Onun cezası, hırsızlık malı, kimin yükünde bulunursa, işte o şahsın alıkonulması onun cezasıdır. Zâlimlere biz böyle ceza veririz."

A- "Dediler ki:

Onun cezası, hırsızlık malı kimin yükünde bulunursa, işte o şahsın alıkonulması onun cezasıdır."

İşte bu âyetten de anlaşılıyor kı, hırsız olmadıkları iddiasında yalancı olmaları değil, fakat maşrapanın kendilerinde olmadığı iddiasında yalancı olmalarıdır.

Bunun içindir ki, âdetin kurallarına binaen yükte bulunmak da hırsızlığı gerektiriyorsa da, bu âyette hırsızlık ifadesi kullanılmayıp yükünde bulunma ifadesi kullanılmıştır.

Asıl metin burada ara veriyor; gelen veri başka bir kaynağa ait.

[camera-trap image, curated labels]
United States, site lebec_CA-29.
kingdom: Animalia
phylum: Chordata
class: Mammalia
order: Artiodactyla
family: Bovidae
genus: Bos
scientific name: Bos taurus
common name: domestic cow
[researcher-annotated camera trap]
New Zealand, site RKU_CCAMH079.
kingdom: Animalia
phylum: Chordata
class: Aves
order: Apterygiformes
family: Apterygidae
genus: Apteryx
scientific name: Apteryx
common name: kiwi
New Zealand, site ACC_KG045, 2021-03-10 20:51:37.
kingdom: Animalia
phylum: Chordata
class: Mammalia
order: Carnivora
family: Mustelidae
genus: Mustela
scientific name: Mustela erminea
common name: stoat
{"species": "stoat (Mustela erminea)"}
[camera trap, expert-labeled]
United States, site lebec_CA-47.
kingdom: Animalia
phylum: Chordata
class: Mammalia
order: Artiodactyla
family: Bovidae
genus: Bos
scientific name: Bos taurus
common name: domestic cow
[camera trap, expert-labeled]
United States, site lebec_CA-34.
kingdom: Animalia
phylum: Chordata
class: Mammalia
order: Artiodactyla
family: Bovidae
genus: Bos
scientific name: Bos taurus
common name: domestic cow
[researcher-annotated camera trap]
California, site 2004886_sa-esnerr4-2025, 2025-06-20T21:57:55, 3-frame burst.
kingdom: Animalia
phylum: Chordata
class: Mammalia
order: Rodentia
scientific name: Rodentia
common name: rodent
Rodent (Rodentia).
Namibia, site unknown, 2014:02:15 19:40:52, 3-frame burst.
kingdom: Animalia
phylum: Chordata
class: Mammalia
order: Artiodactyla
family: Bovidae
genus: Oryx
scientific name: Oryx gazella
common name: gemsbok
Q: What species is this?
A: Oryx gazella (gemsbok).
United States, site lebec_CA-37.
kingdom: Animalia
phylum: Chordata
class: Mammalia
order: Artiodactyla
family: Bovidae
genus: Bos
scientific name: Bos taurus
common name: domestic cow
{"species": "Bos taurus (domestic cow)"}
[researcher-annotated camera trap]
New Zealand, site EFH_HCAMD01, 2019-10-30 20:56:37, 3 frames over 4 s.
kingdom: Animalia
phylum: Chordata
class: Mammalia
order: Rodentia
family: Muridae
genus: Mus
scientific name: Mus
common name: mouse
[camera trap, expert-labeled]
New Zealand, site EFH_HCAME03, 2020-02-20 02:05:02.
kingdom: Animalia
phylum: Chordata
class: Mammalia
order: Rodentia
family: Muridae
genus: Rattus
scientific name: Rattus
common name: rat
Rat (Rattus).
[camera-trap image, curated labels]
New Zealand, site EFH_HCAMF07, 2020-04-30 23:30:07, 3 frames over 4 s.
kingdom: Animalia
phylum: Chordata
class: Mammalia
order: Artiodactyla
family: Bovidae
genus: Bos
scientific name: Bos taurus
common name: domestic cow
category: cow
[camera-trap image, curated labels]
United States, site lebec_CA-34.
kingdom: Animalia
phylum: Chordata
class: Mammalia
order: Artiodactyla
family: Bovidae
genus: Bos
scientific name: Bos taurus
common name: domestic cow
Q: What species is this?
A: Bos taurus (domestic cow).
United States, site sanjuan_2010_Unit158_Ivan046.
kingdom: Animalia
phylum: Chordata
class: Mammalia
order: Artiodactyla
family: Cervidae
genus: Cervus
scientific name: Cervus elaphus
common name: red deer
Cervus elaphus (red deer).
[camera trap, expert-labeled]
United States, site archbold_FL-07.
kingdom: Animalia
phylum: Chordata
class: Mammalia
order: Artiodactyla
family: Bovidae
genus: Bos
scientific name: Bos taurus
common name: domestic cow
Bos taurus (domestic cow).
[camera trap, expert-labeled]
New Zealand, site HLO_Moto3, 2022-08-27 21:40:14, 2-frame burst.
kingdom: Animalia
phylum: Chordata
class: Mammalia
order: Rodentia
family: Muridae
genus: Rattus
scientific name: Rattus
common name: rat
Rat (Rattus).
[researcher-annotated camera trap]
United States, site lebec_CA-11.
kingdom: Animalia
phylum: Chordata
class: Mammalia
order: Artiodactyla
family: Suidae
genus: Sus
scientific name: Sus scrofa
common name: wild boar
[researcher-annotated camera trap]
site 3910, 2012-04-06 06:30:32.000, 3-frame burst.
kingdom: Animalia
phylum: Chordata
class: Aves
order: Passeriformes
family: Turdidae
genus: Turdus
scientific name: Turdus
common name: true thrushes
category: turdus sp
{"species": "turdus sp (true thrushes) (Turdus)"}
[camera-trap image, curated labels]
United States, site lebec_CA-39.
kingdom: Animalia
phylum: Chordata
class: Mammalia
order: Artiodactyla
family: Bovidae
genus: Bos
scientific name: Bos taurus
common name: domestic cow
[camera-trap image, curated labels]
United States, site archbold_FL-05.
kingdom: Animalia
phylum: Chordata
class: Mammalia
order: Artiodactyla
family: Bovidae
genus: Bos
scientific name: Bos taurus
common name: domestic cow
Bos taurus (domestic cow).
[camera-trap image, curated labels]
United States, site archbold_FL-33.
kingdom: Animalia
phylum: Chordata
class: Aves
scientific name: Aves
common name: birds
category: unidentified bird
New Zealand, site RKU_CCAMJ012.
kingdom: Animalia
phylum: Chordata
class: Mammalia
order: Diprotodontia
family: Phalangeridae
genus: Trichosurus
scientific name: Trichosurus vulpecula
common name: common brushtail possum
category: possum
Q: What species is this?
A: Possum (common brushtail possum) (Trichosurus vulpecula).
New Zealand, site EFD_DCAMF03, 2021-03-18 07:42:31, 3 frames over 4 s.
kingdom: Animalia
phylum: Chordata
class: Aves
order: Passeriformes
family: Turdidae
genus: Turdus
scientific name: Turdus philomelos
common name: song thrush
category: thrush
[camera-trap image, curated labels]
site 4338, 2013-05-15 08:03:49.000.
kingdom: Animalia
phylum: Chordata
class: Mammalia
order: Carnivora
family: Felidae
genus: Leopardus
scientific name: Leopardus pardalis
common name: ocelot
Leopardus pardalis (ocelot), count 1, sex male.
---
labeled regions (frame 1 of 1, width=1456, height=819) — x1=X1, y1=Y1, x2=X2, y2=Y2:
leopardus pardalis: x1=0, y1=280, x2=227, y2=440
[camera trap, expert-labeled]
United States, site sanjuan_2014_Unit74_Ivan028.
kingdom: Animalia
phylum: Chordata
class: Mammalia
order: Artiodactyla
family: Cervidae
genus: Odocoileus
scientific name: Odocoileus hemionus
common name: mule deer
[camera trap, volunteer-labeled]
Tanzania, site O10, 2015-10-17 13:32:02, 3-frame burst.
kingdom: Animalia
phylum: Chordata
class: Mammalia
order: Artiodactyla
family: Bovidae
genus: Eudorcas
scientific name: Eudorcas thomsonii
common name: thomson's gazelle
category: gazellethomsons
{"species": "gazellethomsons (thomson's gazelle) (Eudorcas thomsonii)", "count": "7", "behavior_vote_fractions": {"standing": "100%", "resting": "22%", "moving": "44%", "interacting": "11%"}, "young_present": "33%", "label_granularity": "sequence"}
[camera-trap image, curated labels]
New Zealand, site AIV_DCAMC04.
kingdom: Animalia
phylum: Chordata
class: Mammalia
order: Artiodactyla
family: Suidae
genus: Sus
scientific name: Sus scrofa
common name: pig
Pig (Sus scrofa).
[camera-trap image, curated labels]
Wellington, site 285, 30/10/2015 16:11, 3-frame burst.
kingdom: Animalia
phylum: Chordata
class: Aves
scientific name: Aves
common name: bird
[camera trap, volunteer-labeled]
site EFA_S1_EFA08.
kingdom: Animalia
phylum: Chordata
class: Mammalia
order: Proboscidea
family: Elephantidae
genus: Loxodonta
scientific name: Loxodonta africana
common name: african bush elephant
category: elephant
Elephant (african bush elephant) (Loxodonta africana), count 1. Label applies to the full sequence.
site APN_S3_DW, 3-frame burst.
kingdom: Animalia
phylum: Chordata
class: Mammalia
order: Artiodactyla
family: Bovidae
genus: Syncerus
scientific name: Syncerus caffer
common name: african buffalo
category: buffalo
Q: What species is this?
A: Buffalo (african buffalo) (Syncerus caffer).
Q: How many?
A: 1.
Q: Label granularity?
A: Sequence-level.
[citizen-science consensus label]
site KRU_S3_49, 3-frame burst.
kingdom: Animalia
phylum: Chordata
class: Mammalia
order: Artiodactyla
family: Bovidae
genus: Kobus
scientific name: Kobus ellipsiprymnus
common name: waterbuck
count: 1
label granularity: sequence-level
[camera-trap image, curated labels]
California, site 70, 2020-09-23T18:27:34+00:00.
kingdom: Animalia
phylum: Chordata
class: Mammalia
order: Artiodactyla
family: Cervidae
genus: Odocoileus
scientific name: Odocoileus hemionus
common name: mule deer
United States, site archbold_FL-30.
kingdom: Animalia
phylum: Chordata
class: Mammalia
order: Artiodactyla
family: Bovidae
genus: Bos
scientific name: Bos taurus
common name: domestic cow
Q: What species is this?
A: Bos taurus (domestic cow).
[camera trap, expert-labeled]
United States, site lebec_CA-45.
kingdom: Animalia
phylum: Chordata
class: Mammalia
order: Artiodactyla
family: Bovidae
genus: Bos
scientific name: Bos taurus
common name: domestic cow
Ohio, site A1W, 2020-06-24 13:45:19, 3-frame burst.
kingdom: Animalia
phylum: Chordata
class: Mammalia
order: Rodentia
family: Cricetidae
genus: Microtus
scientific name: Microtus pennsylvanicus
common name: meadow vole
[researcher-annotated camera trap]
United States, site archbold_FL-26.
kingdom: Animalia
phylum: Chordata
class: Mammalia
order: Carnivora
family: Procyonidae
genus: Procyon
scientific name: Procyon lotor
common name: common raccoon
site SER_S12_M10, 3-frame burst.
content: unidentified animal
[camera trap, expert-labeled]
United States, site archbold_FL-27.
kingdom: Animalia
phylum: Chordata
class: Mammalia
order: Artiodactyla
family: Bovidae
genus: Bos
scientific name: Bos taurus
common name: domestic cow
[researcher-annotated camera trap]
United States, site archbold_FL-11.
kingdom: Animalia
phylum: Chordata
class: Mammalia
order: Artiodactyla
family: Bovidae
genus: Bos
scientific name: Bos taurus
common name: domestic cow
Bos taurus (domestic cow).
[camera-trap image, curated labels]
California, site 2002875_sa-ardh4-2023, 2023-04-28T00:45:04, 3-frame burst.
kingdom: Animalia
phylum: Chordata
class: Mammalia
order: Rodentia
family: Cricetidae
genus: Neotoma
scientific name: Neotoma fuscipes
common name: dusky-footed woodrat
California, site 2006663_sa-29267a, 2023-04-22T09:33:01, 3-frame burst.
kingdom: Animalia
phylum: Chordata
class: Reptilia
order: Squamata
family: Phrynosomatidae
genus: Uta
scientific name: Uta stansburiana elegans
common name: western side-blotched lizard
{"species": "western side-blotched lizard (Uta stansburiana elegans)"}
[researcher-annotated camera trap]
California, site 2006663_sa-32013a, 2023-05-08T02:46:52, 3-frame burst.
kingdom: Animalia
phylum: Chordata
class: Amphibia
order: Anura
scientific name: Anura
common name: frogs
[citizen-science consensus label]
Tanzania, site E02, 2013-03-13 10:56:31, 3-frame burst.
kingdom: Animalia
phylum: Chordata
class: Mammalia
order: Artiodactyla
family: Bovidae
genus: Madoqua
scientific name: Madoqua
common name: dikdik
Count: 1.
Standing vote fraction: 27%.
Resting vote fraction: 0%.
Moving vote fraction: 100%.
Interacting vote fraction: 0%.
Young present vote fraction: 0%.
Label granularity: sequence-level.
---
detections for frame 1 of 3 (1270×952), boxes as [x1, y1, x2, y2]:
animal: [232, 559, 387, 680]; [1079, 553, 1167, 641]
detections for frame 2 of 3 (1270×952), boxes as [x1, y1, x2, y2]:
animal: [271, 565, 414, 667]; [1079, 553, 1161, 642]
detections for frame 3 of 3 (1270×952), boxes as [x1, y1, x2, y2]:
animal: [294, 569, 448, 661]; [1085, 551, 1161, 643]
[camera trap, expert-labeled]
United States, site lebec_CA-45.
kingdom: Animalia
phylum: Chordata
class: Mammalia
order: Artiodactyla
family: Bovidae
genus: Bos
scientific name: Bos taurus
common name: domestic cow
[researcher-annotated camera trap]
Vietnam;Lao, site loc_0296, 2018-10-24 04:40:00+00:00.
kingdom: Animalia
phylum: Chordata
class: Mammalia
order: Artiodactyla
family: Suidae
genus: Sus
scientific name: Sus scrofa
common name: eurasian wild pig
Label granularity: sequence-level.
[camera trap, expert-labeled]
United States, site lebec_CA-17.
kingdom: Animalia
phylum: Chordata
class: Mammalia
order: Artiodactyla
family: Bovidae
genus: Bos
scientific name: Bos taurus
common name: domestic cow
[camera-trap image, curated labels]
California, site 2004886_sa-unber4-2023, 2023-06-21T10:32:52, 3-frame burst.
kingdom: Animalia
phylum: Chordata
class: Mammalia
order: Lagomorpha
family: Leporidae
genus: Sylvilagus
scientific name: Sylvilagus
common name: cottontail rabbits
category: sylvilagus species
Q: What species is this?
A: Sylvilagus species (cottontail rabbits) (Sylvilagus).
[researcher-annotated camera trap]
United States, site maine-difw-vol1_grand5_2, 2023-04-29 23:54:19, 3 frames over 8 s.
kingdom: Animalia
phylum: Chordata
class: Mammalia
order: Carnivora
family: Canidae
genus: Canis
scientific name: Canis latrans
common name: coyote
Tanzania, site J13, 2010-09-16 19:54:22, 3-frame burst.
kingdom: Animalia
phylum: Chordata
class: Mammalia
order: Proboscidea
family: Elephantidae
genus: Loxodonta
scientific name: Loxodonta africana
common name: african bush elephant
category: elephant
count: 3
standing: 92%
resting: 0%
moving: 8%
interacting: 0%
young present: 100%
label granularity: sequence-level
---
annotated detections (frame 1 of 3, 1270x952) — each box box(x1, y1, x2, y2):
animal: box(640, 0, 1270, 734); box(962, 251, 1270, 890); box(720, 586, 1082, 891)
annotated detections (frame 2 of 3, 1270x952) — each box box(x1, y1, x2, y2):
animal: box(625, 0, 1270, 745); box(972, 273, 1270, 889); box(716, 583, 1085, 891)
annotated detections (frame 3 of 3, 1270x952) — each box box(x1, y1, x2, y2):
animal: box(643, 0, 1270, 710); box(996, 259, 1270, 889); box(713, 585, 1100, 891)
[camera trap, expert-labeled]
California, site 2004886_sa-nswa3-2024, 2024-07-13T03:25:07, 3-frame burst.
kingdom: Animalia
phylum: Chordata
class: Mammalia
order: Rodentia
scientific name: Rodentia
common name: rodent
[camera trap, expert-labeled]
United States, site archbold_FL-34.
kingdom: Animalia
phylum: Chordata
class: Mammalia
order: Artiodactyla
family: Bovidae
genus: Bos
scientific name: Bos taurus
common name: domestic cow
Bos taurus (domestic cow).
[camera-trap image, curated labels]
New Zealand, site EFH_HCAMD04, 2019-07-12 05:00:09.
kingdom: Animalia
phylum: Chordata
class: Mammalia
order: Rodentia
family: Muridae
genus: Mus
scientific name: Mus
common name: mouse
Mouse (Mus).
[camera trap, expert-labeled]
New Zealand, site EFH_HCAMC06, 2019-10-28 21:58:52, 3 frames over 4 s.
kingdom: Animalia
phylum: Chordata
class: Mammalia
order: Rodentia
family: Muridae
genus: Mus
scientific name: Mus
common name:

İşte bunun için onlar böyle cevap vermişlerdir. Ama hüküm, hırsızlık hükmüdür; çünkü kanun olarak, alıkonulup köle edinilmek, hırsıza verilen cezadır; yoksa nasıl suretle olursa olsun, elinde başkasının malı bulunan kimseye verilen ceza değildir.

Bu noktayı iyice düşün ve tarafların sözlerini kendi fikirleriyle çelişmeyen mânâlara hamlet; çünkü bu, hile mânâsına daha yakın ve iftiradan da uzak olur.

B- "- Zâlimlere biz böyle ceza veririz."

Yani hırsızlık etmek suretiyle zulmedenleri biz böyle cezalandırırız.

Bu cümle de, tekitten sonra ikinci tekittir ve hırsızlığın çirkinliğini beyan etmektedir.

Hazret-i Yakub'un oğulları, kendi suçsuzluklarına son derece güvendikleri için böyle davranmışlardı; tabu ki yapılanlardan haberleri yoktu.

76

"Bunun üzerine Yûsuf, öz kardeşinin yükünden önce onların yüklerini aramaya başladı; sonra kardeşinin yükünden onu çıkardı.

Yûsuf için işte böyle bir tedbir kullanmıştık.

Hükümdarın kanununda kardeşini alıkoymak yok idi. Bu, ancak Allah'ın dilemesiyle olmuştur. Biz istediğimizi derecelere yükseltiriz. Her ilim sahibinin üstünde de bir ilim sahibi vardır."

A- "- Bunun üzerine Yûsuf, öz kardeşinin yükünden önce, onların yüklerini aramaya başladı; sonra kardeşinin yükünden onu çıkardı."

Kafile, yükleri aranmak için döndükten sonra Yûsuf, töhmeti önlemek için öz kardeşi Bünyâmin'den önce diğer on kardeşin yüklerini aramakla işe başladı.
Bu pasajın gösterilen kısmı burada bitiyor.